=== Tarefa proposta A ===
De acordo com o trecho da resolução sobre biovigilância, quem deve designar um profissional responsável pelas atividades de biovigilância?
=== Tarefa proposta B ===
Transcreva o trecho da resolução sobre biovigilância de "Parágrafo único. A" até "Nacional de Biovigilância.".
=== Tarefa proposta C ===
Resuma o trecho da resolução sobre biovigilância em duas frases.

V – notificar oportunamente à coordenação do Sistema Nacional de Biovigilância o evento adverso relacionado a biovigilância, por meio do instrumento determinado pela Anvisa;

VI – investigar o evento adverso relacionado a biovigilância ocorrido em seu campo de atuação, articulando-se com os integrantes do Sistema Nacional de Biovigilância, quando necessário; e

VII – capacitar, divulgar, educar e promover a cultura de segurança aos profissionais envolvidos com as ações de biovigilância, em seu campo de atuação.

Art. 9° A direção dos estabelecimentos integrantes do Sistema Nacional de Biovigilância deve designar um profissional responsável para executar as atividades de biovigilância em seu campo de atuação.

Parágrafo único. A ausência do profissional designado não exime a instituição da responsabilidade de notificação dos eventos adversos.

Seção II

Dos Eventos Adversos

Art. 10. O monitoramento dos eventos adversos será realizado pelo profissional responsável de biovigilância, conforme determinado pelo art. 9º.

§ 1º Para efeito desta Resolução o profissional referido no caput deste artigo será responsável pelo registro do evento adverso relacionado a biovigilância, pela comunicação com os integrantes do Sistema Nacional de Biovigilância envolvidos e pela notificação à coordenação do Sistema Nacional de Biovigilância.

(Registros de dados)
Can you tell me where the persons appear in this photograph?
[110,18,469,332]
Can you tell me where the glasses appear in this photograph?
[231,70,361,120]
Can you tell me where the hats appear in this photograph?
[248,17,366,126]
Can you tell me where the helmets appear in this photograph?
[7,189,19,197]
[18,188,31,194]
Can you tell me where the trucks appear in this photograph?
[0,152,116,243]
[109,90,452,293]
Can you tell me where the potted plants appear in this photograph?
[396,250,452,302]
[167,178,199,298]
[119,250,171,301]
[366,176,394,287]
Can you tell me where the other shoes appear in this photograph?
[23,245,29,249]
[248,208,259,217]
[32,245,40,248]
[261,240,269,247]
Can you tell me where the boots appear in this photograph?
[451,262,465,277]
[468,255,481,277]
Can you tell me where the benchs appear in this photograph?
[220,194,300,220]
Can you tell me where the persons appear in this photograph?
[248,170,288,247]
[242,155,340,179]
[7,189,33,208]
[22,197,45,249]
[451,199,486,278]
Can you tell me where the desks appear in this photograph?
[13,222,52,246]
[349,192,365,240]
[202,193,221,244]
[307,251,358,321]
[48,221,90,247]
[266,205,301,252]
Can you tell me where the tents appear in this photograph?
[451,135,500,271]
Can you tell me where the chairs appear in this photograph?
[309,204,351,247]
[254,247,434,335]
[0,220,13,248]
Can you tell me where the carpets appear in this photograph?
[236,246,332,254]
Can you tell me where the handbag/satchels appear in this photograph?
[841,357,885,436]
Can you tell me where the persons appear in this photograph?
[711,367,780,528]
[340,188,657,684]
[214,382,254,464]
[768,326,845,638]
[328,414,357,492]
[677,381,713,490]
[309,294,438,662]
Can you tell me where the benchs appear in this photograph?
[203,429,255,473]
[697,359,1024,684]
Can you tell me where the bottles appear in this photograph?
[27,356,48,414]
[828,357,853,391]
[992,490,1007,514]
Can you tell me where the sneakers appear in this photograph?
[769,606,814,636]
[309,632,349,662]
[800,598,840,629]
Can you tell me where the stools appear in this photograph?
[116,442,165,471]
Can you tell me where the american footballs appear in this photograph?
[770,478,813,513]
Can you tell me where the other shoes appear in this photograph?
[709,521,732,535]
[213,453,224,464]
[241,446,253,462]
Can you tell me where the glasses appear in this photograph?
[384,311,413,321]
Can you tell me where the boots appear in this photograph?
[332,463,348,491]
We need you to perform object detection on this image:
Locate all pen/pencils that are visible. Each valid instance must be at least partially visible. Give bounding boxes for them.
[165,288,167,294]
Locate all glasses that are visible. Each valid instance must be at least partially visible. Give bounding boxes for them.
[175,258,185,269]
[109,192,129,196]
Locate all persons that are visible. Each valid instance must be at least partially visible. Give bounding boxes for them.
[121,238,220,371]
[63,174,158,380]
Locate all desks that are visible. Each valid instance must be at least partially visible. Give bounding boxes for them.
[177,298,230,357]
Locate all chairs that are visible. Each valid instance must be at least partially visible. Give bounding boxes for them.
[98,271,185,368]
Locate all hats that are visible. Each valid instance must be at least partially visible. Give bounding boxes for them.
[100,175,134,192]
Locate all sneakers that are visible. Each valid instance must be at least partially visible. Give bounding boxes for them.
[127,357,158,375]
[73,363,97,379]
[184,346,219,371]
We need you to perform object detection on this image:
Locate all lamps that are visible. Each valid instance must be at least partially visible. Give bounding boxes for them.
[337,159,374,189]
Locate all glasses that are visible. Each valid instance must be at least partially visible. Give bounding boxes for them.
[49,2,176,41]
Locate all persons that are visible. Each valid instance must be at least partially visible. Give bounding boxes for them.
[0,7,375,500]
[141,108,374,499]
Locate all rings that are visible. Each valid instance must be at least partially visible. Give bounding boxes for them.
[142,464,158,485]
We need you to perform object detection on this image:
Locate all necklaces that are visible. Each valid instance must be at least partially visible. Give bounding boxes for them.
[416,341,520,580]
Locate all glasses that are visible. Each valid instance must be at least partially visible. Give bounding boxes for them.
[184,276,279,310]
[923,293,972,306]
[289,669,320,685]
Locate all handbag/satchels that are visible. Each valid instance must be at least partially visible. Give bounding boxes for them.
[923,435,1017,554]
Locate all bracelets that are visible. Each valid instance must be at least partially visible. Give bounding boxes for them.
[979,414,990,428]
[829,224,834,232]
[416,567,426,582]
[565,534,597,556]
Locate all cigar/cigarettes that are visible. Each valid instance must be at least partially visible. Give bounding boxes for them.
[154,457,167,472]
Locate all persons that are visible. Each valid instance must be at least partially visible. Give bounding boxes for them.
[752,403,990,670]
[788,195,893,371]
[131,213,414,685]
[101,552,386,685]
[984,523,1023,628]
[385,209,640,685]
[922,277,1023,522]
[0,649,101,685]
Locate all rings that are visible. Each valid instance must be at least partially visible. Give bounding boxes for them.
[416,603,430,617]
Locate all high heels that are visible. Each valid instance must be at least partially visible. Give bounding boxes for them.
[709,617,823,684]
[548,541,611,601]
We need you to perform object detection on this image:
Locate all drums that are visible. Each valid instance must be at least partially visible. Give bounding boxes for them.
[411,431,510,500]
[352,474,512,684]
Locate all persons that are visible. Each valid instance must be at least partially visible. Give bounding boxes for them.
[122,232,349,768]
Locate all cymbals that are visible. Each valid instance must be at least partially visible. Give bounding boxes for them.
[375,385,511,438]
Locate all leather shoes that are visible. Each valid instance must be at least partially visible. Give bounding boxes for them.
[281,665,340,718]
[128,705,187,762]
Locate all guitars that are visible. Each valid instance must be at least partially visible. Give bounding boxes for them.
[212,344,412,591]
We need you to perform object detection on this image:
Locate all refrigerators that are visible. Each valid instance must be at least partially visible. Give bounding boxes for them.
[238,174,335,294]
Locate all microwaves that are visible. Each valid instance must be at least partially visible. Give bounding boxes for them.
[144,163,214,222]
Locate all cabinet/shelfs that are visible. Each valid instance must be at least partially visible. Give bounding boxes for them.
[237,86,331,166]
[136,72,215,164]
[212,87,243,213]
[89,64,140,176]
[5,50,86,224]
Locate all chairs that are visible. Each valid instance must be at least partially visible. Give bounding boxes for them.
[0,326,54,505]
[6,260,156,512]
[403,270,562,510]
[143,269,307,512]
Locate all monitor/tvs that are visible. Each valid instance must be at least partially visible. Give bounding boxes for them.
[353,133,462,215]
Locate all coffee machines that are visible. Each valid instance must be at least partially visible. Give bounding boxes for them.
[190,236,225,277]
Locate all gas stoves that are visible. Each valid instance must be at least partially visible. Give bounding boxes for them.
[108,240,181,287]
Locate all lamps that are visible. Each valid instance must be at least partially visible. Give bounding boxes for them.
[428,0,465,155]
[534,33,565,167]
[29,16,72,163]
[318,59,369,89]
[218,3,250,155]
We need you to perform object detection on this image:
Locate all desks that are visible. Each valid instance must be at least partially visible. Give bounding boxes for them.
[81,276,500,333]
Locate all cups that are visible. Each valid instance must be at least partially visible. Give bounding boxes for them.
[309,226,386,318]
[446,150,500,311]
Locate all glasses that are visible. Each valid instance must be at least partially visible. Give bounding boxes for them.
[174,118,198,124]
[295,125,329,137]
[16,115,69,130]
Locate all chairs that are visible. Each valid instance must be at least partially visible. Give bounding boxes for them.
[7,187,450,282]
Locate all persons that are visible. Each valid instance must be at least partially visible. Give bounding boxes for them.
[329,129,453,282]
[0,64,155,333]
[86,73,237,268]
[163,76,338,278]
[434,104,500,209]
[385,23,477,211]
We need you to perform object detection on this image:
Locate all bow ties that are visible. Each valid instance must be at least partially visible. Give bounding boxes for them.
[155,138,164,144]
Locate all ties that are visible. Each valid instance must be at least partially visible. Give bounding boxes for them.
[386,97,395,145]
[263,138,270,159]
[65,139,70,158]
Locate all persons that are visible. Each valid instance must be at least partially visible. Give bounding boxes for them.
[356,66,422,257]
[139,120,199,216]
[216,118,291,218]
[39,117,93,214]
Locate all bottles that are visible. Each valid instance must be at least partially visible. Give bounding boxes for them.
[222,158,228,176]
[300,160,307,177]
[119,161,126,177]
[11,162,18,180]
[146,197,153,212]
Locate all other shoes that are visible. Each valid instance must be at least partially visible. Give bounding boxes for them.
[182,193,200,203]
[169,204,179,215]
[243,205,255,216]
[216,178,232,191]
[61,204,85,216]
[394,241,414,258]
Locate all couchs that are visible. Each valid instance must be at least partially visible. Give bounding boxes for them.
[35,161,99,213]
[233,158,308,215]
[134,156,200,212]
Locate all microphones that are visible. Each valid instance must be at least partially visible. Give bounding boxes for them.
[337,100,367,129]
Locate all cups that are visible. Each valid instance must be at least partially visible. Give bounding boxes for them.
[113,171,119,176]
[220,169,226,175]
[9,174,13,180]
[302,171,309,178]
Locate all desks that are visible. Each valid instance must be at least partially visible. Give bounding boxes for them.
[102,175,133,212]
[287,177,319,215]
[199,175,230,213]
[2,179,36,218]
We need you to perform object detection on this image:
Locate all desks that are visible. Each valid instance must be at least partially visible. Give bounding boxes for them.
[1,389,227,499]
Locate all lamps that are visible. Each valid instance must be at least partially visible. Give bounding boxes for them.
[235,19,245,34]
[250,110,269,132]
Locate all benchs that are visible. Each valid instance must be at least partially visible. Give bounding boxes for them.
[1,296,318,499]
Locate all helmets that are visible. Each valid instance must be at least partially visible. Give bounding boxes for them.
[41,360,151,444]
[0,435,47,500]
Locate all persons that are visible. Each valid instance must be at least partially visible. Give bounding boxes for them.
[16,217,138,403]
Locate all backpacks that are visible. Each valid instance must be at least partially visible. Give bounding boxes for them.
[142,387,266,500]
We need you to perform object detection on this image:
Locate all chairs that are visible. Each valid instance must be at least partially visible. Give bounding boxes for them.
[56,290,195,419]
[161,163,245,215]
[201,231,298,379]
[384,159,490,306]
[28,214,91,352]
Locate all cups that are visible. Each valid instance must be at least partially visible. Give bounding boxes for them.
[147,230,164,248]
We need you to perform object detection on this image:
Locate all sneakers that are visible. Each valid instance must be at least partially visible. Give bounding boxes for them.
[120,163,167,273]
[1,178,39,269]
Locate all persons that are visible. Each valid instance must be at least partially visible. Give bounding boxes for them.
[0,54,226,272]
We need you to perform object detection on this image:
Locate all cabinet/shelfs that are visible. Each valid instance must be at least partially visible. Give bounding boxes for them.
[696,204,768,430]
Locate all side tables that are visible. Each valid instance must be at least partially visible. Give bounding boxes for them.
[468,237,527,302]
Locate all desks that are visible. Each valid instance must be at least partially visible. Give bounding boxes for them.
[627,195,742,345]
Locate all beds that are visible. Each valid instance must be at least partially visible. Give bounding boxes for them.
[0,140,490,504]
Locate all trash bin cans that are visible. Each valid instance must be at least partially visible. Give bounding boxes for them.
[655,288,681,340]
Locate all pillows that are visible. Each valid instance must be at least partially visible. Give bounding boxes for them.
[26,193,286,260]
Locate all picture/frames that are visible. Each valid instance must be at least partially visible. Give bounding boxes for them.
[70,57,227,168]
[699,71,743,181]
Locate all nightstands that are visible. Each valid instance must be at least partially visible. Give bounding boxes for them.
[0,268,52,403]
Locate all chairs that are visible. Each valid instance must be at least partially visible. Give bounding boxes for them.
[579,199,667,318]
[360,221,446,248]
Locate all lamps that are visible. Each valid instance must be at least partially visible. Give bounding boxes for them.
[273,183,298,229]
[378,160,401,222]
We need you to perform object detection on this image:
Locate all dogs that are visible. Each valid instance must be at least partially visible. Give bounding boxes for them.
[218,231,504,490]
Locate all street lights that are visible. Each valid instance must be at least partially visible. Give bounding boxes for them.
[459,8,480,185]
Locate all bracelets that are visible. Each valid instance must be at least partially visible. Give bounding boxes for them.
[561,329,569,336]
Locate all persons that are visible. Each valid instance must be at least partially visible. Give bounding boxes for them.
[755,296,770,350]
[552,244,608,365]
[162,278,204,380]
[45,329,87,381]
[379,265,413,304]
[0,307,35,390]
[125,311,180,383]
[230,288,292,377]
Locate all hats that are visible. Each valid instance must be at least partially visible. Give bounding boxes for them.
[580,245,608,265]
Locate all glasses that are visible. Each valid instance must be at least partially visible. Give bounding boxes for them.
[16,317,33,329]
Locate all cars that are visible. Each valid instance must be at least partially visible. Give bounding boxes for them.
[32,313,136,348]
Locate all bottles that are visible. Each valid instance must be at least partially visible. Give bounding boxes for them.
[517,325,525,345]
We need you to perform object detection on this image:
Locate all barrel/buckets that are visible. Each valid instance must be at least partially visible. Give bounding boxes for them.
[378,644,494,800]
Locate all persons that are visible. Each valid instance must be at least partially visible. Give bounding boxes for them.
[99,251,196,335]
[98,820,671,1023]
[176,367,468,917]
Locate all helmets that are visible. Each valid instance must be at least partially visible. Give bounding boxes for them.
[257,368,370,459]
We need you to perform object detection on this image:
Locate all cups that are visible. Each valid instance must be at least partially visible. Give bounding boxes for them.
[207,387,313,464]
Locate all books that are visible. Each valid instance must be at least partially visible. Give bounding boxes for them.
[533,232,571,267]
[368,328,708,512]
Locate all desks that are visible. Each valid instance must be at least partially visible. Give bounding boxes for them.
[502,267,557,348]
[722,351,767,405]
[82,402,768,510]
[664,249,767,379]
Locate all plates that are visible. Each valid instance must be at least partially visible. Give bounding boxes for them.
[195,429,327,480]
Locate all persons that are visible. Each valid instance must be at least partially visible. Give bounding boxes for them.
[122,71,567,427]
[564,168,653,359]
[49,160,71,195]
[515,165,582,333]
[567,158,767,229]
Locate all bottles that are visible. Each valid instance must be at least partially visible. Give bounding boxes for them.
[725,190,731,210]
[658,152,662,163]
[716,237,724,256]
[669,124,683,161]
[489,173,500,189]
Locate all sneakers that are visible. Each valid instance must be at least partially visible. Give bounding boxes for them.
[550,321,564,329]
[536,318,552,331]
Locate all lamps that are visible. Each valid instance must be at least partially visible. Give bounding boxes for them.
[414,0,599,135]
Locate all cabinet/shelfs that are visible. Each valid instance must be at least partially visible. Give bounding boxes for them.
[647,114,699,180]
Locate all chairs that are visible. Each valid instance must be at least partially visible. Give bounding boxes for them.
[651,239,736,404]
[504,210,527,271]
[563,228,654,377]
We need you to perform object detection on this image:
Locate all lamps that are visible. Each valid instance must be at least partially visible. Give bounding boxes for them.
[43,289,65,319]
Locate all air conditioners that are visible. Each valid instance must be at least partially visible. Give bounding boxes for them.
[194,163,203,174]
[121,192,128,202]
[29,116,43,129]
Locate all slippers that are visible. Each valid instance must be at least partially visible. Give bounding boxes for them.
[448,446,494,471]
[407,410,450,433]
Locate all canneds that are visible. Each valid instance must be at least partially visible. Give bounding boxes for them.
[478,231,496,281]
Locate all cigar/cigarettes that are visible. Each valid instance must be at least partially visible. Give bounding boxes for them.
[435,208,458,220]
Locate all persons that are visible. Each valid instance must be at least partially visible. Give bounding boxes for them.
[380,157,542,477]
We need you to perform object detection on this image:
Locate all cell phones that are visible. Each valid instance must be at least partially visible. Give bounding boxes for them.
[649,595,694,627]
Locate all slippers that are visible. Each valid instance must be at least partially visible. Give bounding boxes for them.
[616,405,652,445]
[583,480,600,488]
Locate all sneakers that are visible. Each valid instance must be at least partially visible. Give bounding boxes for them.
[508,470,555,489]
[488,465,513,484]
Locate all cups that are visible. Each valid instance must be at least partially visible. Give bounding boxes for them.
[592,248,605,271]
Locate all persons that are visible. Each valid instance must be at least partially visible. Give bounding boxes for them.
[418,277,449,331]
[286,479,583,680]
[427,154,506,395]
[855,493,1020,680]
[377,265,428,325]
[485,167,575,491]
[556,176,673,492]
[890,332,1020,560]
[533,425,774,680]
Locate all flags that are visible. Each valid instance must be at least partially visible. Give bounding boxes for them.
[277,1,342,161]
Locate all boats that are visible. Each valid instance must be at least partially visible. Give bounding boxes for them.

=== Área de resposta A ===
A direção dos estabelecimentos integrantes do Sistema Nacional de Biovigilância.

=== Área de resposta B ===
Parágrafo único. A ausência do profissional designado não exime a instituição da responsabilidade de notificação dos eventos adversos.

Seção II

Dos Eventos Adversos

Art. 10. O monitoramento dos eventos adversos será realizado pelo profissional responsável de biovigilância, conforme determinado pelo art. 9º.

§ 1º Para efeito desta Resolução o profissional referido no caput deste artigo será responsável pelo registro do evento adverso relacionado a biovigilância, pela comunicação com os integrantes do Sistema Nacional de Biovigilância envolvidos e pela notificação à coordenação do Sistema Nacional de Biovigilância.

=== Área de resposta C ===
O trecho lista deveres como notificar à coordenação do Sistema Nacional de Biovigilância o evento adverso, por meio do instrumento determinado pela Anvisa, investigar esse evento e promover a cultura de segurança entre os profissionais de biovigilância. Determina ainda que a direção dos estabelecimentos designe um profissional responsável pelo monitoramento, registro, comunicação e notificação dos eventos adversos, e que a ausência desse profissional não exime a instituição da responsabilidade de notificar.